Exercise passage |
DUAL-WIDTH FIN STRUCTURE FOR FINFETS DEVICES

Abstract

A method of forming a FinFET device having Si or high Ge concentration SiGe fins with a narrow width under the gate and a wider width under the spacer and the resulting device are provided. Embodiments include forming fins; forming a dummy gate, with a dummy oxide thereunder and a nitride HM on top, on the fins, the dummy gate formed perpendicular to the fins; forming a nitride spacer on each side of the dummy gate; forming an oxide in-between adjacent gates and planarizing; removing the nitride HM and dummy gate, forming a channel between the nitride spacers; oxidizing the fins in the channel; removing the dummy oxide and oxidized portions of the fins; and forming a RMG on the fins between the nitride spacers.

Description

TECHNICAL FIELD

The present disclosure relates to a fin formation process for fin-type field-effect transistor (FinFET) devices. The present disclosure is particularly applicable to 14 nanometer (nm) technology nodes and beyond.

BACKGROUND

With the increasing miniaturization of integrated circuits (ICs), fin width needs to be scaled in each technology node; however, decreasing the fin width increases the external resistance (Rext) of the device.

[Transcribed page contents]
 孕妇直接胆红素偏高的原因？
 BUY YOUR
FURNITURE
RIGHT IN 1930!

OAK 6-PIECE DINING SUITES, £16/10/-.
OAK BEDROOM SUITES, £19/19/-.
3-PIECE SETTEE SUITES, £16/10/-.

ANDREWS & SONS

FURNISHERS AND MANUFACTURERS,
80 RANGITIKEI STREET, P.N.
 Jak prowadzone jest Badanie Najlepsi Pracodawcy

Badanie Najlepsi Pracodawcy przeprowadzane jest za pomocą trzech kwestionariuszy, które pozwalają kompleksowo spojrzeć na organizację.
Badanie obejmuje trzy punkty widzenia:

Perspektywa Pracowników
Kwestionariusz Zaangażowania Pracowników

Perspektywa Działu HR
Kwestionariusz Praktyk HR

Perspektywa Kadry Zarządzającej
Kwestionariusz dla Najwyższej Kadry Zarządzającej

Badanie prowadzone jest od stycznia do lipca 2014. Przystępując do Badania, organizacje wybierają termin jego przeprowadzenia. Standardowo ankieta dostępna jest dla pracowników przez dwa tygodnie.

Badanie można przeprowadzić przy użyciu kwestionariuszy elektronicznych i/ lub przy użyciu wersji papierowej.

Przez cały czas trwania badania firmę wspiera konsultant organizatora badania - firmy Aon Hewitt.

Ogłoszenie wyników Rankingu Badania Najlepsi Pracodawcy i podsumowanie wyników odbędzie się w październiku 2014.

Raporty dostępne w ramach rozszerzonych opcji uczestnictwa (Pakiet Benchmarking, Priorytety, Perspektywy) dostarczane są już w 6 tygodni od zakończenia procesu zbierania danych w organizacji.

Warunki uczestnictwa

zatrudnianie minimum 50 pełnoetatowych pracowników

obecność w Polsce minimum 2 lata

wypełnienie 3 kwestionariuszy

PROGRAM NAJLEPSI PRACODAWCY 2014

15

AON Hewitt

* * *

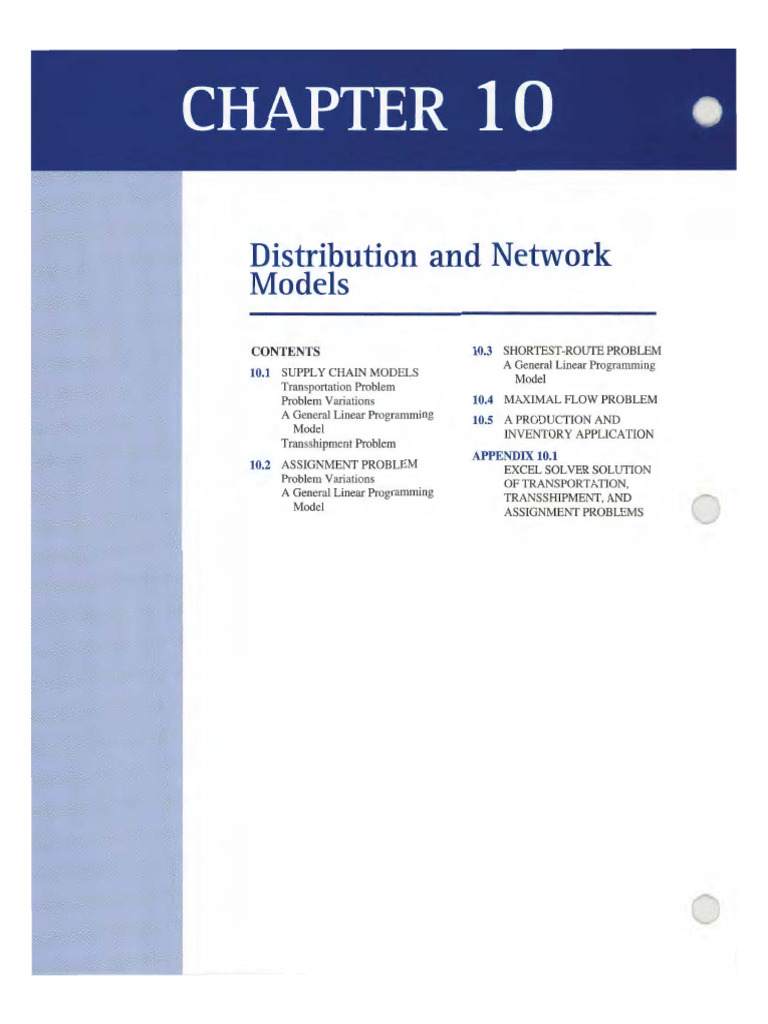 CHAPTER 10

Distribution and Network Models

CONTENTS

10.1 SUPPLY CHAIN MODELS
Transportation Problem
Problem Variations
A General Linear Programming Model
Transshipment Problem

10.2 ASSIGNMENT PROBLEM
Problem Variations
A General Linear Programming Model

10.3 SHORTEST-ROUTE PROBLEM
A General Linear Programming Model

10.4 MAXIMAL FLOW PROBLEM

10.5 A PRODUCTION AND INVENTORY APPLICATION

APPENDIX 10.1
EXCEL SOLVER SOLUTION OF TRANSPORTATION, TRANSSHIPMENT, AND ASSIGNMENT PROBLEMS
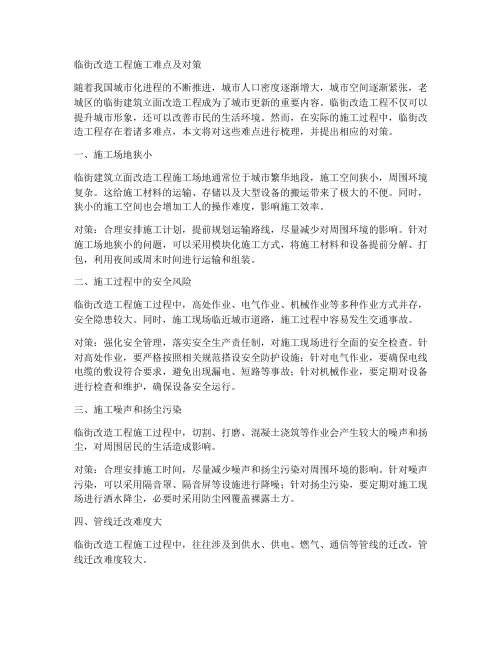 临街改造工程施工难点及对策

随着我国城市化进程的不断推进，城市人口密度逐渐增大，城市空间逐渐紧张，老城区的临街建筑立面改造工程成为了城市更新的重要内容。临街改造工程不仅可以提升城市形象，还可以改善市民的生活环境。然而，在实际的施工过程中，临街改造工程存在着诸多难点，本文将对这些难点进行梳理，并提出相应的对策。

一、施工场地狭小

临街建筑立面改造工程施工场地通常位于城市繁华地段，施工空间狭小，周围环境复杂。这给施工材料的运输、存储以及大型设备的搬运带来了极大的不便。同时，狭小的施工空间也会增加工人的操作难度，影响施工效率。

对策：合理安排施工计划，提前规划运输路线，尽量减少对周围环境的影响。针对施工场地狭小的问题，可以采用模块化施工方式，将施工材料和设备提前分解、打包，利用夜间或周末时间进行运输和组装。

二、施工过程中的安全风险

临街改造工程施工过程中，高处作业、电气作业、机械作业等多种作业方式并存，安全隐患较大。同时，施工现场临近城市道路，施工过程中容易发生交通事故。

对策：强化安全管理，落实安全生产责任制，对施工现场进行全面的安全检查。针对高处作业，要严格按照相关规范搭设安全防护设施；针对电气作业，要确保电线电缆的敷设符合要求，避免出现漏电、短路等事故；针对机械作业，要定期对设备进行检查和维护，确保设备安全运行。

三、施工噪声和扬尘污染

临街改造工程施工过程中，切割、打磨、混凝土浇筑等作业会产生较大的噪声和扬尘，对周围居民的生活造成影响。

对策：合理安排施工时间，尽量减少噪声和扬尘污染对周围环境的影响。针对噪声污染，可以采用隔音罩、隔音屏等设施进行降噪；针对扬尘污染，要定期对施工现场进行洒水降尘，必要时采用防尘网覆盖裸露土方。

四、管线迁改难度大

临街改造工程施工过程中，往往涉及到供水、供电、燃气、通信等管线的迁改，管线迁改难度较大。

---

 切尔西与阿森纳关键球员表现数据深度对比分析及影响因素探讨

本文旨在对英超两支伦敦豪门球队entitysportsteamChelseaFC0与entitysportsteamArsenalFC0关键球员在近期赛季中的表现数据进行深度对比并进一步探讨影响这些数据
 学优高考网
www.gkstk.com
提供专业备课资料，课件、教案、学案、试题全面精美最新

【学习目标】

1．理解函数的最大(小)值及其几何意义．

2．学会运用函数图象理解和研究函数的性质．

Task details |
Answer these questions from the dual-width fin structure text:
(a) Which technology nodes is the disclosure described as particularly applicable to?
(b) According to the background section, what does decreasing the fin width increase?
(c) In the final step listed in the abstract, what is formed on the fins between the nitride spacers?

Answer for this exercise |
(a) The 14 nanometer (nm) technology nodes and beyond.
(b) The external resistance (Rext) of the device.
(c) A RMG.